La luce sugli oceani

Dopo la pletora di critiche negative ricevute durante la Mostra del Cinema di Venezia, è difficile esprimere un parere libero da pregiudizi su La luce sugli oceani. Credo che la collocazione "in concorso" di una rassegna così importante non lo abbia aiutato. La luce sugli oceani non è film da festival, è puro intrattenimento, narrazione romantica, melodramma: un mélo. Cianfrance, maestro del genere fin dai suoi precedenti Blue Valentine e Come un tuono, lo rivisita esaltandone le caratteristiche più emblematiche e si delinea come erede di Douglas Sirk. Tratto del romanzo di M.L. Steldman, il film racconta la storia di Tom (Fassbender), reduce della Prima guerra mondiale, che decide di andare su un'isola deserta come guardiano del faro. Prima di partire conosce Isabel (Vikander), una deliziosa e sfacciata ragazza che sgretola la sua corazza e lo fa capitolare a nozze. La loro felicità non è coronata dall'arrivo del figlio tanto desiderato e, dopo il secondo aborto spontaneo quasi al termine della gravidanza, Tom e Isabel soccorrono una barca alla deriva con il cadavere di un uomo e una neonata che alleveranno come se fosse figlia loro. Quando però Tom scopre che la bambina ha una madre che continua a piangerla, un profondo tormento lo spingerà a fare emergere la verità contro la volontà della moglie, esponendosi al biasimo della piccola comunità e alle pene previste dalla legge.

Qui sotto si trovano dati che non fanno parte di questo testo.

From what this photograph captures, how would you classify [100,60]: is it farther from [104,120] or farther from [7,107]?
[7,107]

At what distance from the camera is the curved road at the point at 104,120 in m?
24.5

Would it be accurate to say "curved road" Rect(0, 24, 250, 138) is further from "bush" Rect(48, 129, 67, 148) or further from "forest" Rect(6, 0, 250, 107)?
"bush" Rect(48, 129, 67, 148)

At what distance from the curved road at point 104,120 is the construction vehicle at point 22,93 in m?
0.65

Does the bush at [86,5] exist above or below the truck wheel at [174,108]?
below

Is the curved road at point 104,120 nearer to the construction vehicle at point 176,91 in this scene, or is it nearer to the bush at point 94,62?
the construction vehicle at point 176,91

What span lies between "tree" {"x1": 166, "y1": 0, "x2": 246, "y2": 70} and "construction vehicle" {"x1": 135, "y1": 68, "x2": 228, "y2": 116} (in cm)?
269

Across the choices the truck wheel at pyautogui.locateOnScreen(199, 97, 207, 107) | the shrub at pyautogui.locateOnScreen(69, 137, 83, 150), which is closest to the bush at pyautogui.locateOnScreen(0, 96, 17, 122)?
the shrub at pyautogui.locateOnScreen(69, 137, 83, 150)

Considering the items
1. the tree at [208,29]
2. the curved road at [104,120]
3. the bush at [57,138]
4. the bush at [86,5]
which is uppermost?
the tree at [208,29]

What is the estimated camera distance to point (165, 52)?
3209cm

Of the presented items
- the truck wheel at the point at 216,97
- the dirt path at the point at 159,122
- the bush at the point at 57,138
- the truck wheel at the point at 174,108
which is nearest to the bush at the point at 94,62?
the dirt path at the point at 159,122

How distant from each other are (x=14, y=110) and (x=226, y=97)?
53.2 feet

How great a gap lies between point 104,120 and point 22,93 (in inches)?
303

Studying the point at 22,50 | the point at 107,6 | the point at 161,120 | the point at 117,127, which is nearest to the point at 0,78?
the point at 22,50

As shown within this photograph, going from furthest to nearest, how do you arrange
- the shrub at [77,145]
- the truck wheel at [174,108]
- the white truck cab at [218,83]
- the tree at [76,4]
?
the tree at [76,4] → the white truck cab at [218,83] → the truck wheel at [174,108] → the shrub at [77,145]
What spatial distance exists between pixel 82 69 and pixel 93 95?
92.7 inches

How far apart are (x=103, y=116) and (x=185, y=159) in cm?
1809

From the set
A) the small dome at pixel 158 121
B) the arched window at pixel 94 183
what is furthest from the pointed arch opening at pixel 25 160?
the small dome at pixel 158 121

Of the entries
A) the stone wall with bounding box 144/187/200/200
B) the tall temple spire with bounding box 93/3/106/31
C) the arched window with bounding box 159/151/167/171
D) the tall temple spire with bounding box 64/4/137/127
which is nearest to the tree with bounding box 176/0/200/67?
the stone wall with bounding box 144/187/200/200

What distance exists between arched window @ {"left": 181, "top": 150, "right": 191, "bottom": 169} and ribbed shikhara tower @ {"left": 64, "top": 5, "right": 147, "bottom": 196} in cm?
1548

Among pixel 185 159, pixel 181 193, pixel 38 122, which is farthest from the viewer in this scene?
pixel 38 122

L'isola dove vivono i due protagonisti di La luce sugli oceani si chiama Janus, come la divinità bifronte che guarda in due direzioni, combattuta da due modi di vedere le cose. In questa spiegazione che Tom dà alla moglie al suo arrivo sull'isola, è già contenuto il successivo sviluppo dell'intreccio. Il film infatti è costruito su contrapposizioni laceranti: due madri, una mancata e l'altra mancante della figlia; due uomini, uno in fuga dai suoi demoni interiori, l'altro costretto a fuggire per la folla inferocita che lo odia in quanto tedesco; due condizioni sociali, la famiglia semplice e di poche pretese che abita su Janus e la ricca vedova figlia del principale finanziatore del faro. Una dicotomia che si ricompone solo nella figlioletta contesa che, chiamata Lucy da una madre e Grace dall'altra, accetta infine di riconoscersi nel compromesso del nome Lucy-Grace.

Alla tormentata vicenda dei due protagonisti, fa poi da sfondo una natura incontaminata di prepotente bellezza, onnipresente nel rumore del mare e del vento non sovrastati neppure dall'imponente musica di commento. Come scriveva Franco La Polla nel suo magnifico testo Sogno e realtà nel cinema di Hollywood (Editrice Il Castoro, Milano 2004), spesso il melodramma è contraddistinto da un «uso romantico della componente naturale secondo i migliori dettami della tradizione ottocentesca: vale a dire, adeguamento o opposizione fra natura e stati d'animo». A tal proposito, si pensi a una delle scene più intense del film quando, durante una furiosa tempesta, Isabel abortisce e cerca disperatamente di raggiungere suo marito nel faro che, ignaro della gravità del suo dramma, la ritrova svenuta davanti alla porta soltanto la mattina successiva. Cianfrance che, fin dagli esordi, cita tra i suoi registi preferiti Powell e Pressburger, Victor Fleming, ma soprattutto Douglas Sirk, usa il registro della retorica effusiva con grande margine di ridondanza melodrammatica nel raccontare l'impossibilità di felicità per il nucleo base della famiglia.

Al regista va anche riconosciuto un indubbio talento nel dirigere gli attori e nello scegliere coppie dalla palpabile alchimia: Fassbender e la Vikander si sono innamorati sul set e da allora fanno coppia (come, prima di loro, Ryan Gosling ed Eva Mendes in Come un tuono).